Prediction model for the tiny drone. The drone has an estimate of its attitude, including the pitch angle (ѳ). Assuming the drone to fly at a constant height, the force straight up (Tz) should equal gravity (g). Together, these two pieces allow us to calculate the thrust force that should be delivered by the drone’s four propellers (T), and, consequently also the force that is exerted forwards (Tx). The model uses this forward force, and resulting (backward) drag force (Dx), to update the velocity (vx) and position of the drone when not seeing gates.

Vision-based corrections
The prediction model is corrected with the help of vision-based position measurements. First, a snake-gate algorithm is used to detect the colored gate in the image. This algorithm is extremely efficient, as it only processes a small portion of the image’s pixels. It samples random image locations and when it finds the right color, it starts following it around to determine the shape. After a detection, the known size of the gate is used to determine the drone’s relative position to the gate (see the figure below). This is a standard perspective-N-point problem. The output of this process is a relative position to a gate. Subsequently, we figure out which gate on the racing track is most likely in our view, and transform the relative position to the gate to a global position measurement. Since our vision process often outputs quite precise position estimates but sometimes also produces significant outliers, we do not use a Kalman filter but a Moving Horizon Estimator for the state estimation. This leads to much more robust position and velocity estimates in the presence of outliers.

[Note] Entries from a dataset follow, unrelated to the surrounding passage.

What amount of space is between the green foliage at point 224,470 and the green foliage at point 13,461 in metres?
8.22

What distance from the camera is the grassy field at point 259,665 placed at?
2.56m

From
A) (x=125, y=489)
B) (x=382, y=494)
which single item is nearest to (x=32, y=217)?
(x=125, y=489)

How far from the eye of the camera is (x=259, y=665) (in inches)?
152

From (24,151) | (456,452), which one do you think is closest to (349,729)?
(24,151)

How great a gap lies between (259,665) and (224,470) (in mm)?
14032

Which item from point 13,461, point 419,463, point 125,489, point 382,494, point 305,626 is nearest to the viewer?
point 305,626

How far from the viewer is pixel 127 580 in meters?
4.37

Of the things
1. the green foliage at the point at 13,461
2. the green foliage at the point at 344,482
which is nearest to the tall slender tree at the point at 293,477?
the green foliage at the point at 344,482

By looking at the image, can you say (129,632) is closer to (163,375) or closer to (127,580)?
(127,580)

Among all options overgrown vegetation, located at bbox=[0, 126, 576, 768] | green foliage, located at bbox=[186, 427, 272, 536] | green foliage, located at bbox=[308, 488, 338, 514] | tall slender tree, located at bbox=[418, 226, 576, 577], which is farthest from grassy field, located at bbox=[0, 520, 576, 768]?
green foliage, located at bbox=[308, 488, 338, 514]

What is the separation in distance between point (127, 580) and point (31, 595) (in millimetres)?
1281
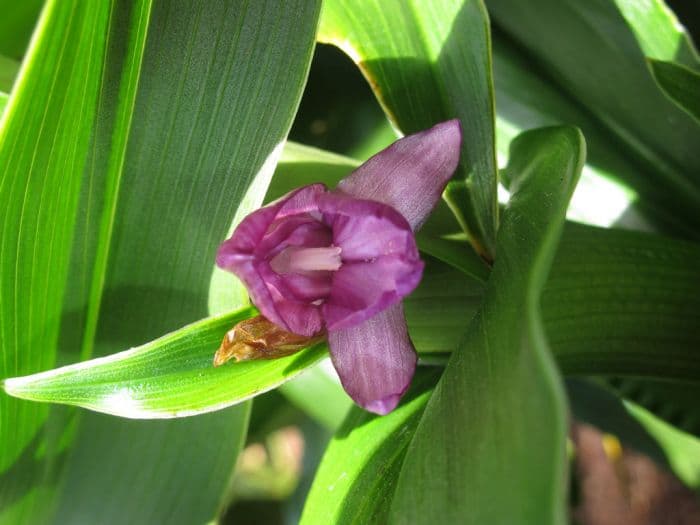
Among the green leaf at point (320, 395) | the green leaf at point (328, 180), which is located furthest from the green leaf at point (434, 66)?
the green leaf at point (320, 395)

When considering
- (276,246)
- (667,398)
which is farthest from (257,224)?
(667,398)

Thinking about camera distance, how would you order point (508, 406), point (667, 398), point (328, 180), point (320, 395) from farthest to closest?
point (320, 395)
point (667, 398)
point (328, 180)
point (508, 406)

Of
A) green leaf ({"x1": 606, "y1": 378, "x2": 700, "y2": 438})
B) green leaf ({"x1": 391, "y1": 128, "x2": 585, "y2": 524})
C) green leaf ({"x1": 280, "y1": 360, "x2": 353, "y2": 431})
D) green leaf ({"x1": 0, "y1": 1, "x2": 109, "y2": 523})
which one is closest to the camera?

The gates and their sizes are known. When the drone detects a gate, it can use this knowledge to calculate its relative position to a gate. The global layout of the track and current supposed position of the drone are used to determine which gate the drone is most likely looking at. This way, the relative position can be transformed to a global position estimate.

Racing performance and future steps
The drone used the newly developed algorithms to race along a 4-gate race track in TU Delft’s Cyberzoo. It can fly multiple laps at an average speed of 2 m/s, which is competitive with larger, state-of-the-art autonomous racing drones (see the video at the top). Thanks to the central role of gate detections in the drone’s algorithms, the drone can cope with moderate displacements of the gates.
Possible future directions of research are to make the drone smaller and fly faster. In principle, being small is an advantage, since the gates are relatively bigger. This allows the drone to choose its trajectory more freely than a big drone, which may allow for faster trajectories. In order to better exploit this characteristic, we would have to fit optimal control algorithms into the onboard processing. Moreover, we want to make the vision algorithms more robust – as the current color-based snake gate algorithm is quite dependent on lighting conditions. An obvious option here is to start using deep neural networks, which would have to fit within the dual-core Mali GPU on the JeVois.

Arxiv article: Visual Model-predictive Localization for Computationally Efficient Autonomous Racing of a 72-gram Drone, Shuo Li, Erik van der Horst, Philipp Duernay, Christophe De Wagter, Guido C.H.E. de Croon.